I’ve tested this out from this point now we can actually start querying the function tool with our request. Since I’m aware that any type of LLM model on the market has a end date on information it knows of I’m going to ask something about current research.

Using the rich library from Python I’ve created some context that the end user can decipher on which response represent our tool. The blue specifically is the mixture of our function call that retrieves using Exa.ai for the research notice this references research papers what we are looking for, this is also given a tool id.

Now if we scroll down the response will also have a representation known as Raw Final Response.

Tailoring our search to specific domains

If we navigate back to our search function we can also use various parameters to specify included_domains, excluded_domains if we know we are performing research we’d like to target research sites that house most of this information.

We can capture this by modifying our exa.search_and_contents with the include_domains, start_published_date, end_published_date. Perhaps you want your search to be relevant to specific time frame this is where this comes into play, additionally I want to ensure my results are focused on academic research.

Our response is enhanced with more accurate research this time to specific domains that we’ve chosen to point our search function at and this feeds into our LLM to summarize the research back to us now this raw response is to show you what is happening behind the scenes to represent the response from Groq.

Summary


In conclusion, integrating the Groq API with Exa.ai to power search within a Large Language Model (LLM) significantly enhances search results.
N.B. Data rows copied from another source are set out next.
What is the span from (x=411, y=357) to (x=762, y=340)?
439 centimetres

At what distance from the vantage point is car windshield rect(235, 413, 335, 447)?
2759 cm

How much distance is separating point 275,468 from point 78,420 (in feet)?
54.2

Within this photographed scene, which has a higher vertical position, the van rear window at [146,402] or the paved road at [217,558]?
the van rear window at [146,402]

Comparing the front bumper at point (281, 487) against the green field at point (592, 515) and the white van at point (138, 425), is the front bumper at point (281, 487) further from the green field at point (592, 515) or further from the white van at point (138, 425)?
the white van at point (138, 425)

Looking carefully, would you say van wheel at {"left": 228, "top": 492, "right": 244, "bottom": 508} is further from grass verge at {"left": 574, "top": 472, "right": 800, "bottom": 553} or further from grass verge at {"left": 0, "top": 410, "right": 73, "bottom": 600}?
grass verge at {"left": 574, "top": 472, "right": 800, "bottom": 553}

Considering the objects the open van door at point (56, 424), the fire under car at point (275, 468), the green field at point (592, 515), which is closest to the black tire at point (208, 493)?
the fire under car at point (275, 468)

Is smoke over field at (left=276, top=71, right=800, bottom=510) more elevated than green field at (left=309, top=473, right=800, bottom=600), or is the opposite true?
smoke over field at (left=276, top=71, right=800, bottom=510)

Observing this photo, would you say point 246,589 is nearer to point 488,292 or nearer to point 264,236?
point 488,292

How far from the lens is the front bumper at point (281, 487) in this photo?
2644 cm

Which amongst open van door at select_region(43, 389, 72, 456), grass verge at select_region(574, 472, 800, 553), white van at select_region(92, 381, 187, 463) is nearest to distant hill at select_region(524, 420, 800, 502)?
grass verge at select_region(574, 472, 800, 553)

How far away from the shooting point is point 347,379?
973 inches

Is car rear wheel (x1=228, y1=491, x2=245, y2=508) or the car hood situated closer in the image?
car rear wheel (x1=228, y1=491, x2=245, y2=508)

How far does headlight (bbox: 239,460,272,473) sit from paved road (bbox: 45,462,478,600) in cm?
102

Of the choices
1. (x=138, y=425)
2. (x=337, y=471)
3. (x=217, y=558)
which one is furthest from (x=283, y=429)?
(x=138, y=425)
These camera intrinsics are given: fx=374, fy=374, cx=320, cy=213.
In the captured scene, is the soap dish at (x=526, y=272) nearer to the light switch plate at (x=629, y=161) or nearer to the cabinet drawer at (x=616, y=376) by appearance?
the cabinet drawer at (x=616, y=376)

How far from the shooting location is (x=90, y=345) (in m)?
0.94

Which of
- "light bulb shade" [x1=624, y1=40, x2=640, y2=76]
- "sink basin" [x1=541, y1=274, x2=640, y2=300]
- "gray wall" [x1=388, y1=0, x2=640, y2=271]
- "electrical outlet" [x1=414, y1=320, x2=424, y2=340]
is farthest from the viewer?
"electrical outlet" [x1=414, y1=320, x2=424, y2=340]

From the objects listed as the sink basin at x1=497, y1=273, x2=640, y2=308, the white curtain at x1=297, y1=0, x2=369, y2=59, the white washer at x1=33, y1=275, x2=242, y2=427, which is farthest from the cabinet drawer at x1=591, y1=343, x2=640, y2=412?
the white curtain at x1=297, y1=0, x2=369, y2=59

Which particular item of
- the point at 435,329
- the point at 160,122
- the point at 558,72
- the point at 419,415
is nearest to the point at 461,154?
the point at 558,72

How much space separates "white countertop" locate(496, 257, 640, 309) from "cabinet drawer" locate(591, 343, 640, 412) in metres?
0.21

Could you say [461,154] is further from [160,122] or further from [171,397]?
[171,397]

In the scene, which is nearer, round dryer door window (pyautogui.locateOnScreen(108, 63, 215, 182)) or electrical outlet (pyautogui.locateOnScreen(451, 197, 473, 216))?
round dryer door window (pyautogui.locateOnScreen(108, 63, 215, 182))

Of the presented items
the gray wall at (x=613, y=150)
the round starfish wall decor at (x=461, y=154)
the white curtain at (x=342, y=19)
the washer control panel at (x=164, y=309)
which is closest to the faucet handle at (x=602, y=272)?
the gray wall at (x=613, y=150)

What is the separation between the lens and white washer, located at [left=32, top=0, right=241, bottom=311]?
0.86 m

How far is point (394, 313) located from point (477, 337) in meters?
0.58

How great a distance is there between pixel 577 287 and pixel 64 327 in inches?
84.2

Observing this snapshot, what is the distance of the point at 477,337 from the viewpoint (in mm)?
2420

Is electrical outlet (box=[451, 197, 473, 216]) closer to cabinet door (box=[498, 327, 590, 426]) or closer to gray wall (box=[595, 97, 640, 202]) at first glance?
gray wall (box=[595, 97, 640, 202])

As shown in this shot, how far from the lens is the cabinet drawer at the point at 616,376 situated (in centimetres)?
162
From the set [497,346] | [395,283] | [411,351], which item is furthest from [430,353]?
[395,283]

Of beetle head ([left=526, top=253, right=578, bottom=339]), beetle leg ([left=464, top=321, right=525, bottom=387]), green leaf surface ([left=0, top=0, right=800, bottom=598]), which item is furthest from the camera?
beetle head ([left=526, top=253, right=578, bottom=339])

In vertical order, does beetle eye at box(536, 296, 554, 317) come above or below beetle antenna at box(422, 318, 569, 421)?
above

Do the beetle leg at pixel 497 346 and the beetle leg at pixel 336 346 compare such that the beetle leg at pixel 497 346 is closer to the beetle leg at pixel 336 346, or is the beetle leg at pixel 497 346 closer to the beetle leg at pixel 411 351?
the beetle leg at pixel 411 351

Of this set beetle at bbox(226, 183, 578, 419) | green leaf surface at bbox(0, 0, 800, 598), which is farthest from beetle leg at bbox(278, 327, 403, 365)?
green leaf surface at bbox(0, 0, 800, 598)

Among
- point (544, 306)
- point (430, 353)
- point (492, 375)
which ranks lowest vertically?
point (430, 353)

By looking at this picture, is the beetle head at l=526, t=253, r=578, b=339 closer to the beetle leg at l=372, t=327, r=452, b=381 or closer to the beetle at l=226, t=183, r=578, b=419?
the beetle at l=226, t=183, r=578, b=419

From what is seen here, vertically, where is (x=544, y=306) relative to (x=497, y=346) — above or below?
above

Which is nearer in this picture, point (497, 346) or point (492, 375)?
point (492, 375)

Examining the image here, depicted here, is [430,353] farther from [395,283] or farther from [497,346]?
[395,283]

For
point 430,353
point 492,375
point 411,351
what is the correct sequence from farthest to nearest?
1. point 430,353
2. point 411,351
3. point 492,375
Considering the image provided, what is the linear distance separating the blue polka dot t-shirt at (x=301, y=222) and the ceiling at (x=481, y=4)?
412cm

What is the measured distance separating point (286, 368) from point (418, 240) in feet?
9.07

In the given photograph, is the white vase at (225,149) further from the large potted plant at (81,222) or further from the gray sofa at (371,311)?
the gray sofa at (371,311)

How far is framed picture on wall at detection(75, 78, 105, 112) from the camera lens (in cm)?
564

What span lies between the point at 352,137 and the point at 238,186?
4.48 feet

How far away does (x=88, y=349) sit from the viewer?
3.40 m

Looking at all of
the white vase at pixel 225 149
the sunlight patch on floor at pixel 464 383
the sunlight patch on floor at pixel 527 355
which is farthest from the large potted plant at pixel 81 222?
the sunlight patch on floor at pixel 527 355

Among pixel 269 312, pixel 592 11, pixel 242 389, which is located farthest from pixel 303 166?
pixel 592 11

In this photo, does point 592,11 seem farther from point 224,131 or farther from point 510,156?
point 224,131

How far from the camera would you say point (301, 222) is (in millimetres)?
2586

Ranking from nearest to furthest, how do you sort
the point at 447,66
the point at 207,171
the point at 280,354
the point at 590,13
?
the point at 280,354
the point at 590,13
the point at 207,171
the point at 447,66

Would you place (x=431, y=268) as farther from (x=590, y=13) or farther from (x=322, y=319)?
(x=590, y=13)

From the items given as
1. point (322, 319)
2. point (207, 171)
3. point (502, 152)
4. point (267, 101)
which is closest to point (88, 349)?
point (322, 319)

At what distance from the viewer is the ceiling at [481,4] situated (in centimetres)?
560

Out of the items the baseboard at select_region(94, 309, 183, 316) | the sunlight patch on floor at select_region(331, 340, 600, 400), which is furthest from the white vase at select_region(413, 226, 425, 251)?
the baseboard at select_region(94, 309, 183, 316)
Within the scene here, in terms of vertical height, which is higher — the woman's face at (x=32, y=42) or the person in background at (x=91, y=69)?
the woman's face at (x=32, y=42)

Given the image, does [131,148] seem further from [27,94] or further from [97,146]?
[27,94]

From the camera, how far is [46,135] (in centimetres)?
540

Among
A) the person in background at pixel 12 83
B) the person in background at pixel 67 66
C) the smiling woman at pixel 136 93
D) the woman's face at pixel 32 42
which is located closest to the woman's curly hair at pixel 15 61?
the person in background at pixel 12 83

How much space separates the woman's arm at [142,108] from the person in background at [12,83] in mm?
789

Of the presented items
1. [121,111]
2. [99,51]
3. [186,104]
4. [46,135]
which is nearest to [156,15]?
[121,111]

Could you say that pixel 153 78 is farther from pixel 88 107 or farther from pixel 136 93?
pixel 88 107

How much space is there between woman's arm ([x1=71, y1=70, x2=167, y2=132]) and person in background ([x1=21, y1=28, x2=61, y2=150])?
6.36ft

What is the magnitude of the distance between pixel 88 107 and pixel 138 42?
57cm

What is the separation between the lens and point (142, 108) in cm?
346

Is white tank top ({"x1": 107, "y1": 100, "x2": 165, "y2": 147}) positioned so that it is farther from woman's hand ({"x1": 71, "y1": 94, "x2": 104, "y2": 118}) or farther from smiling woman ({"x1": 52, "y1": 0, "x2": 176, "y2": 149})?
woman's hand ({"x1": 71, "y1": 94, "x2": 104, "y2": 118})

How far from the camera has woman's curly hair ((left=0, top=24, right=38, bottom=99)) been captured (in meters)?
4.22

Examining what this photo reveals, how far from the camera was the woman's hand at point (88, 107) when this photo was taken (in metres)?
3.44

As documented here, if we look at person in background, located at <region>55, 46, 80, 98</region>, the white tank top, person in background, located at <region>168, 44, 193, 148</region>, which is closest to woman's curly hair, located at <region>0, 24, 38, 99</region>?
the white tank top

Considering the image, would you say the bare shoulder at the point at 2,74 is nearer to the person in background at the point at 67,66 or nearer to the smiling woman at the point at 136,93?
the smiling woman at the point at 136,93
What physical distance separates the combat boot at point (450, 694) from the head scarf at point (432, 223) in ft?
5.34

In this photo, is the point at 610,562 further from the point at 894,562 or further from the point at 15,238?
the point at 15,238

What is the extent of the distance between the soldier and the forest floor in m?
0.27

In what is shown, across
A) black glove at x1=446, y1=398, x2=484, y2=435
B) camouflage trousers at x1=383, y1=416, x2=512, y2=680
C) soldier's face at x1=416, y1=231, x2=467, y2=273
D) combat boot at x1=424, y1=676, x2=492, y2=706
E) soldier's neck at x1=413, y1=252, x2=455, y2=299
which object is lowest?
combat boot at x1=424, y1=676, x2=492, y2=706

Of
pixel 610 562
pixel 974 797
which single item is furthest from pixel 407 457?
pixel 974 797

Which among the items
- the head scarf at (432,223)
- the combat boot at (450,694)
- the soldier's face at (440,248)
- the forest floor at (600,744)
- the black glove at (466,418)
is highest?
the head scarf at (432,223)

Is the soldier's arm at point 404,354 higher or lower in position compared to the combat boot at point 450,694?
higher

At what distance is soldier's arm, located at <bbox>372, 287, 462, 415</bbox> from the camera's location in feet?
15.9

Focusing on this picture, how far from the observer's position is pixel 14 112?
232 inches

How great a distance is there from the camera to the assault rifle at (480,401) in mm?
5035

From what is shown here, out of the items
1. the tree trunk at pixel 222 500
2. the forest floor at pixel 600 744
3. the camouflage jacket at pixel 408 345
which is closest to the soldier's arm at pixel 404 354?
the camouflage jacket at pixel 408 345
By utilizing function calling through Exa.ai, relevant topics are surfaced in a concise and customizable format. This approach has proven invaluable in my projects, even surpassing the capabilities of the Bing API. The straightforward addition of a function call to your LLM not only improves query handling but also boosts response accuracy. Check out Exa.AI if you’re looking for a Search functionality in the future blog post I’m going to show how to use this with agent workflows to perform search task and write reports.